▶ **Goal**
Repeat the entries from the line containing "How much distance" through the end of the entries, inclusive, swapping "diamond plate sheet" for "checker plate sheet" and leaving everything else as it is.
— begin Listing —
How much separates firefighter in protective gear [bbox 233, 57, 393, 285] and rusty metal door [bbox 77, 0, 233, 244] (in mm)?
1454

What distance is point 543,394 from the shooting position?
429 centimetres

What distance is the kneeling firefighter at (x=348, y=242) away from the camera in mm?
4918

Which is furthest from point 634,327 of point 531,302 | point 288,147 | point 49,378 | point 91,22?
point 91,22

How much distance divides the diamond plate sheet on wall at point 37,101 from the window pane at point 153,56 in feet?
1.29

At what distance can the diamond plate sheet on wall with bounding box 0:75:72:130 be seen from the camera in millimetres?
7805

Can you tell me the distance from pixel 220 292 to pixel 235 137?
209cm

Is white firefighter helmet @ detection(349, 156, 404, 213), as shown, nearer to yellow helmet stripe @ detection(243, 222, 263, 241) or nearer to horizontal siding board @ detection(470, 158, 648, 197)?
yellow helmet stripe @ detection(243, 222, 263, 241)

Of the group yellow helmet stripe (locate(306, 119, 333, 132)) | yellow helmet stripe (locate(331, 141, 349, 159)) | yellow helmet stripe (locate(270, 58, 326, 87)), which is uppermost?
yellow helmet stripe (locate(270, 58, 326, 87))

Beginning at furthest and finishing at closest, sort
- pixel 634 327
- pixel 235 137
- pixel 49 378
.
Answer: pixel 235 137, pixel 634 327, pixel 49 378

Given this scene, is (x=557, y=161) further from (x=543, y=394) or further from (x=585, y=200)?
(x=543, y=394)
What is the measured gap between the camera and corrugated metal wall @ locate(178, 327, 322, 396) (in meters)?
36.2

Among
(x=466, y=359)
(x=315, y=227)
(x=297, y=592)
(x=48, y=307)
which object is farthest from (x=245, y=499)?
— end Listing —
▶ **Result below**
How much distance divides the checker plate sheet on wall at point 37,101 from the window pane at point 153,56 in feet?
1.29

At what distance can the checker plate sheet on wall with bounding box 0:75:72:130 be seen from the camera in millimetres?
7805

Can you tell me the distance from pixel 220 292 to pixel 235 137?
209cm

Is white firefighter helmet @ detection(349, 156, 404, 213), as shown, nearer to yellow helmet stripe @ detection(243, 222, 263, 241) or nearer to horizontal siding board @ detection(470, 158, 648, 197)?
yellow helmet stripe @ detection(243, 222, 263, 241)

Of the group yellow helmet stripe (locate(306, 119, 333, 132)) | yellow helmet stripe (locate(331, 141, 349, 159)) | yellow helmet stripe (locate(270, 58, 326, 87)), which is uppermost?
yellow helmet stripe (locate(270, 58, 326, 87))

Beginning at furthest and finishing at closest, sort
- pixel 634 327
- pixel 235 137
- pixel 49 378
.
Answer: pixel 235 137, pixel 634 327, pixel 49 378

Given this scene, is (x=557, y=161) further from (x=543, y=394) or further from (x=585, y=200)?
(x=543, y=394)
What is the measured gap between the camera and corrugated metal wall @ locate(178, 327, 322, 396) (in meters)?
36.2

Among
(x=466, y=359)
(x=315, y=227)
(x=297, y=592)
(x=48, y=307)
which object is farthest from (x=245, y=499)?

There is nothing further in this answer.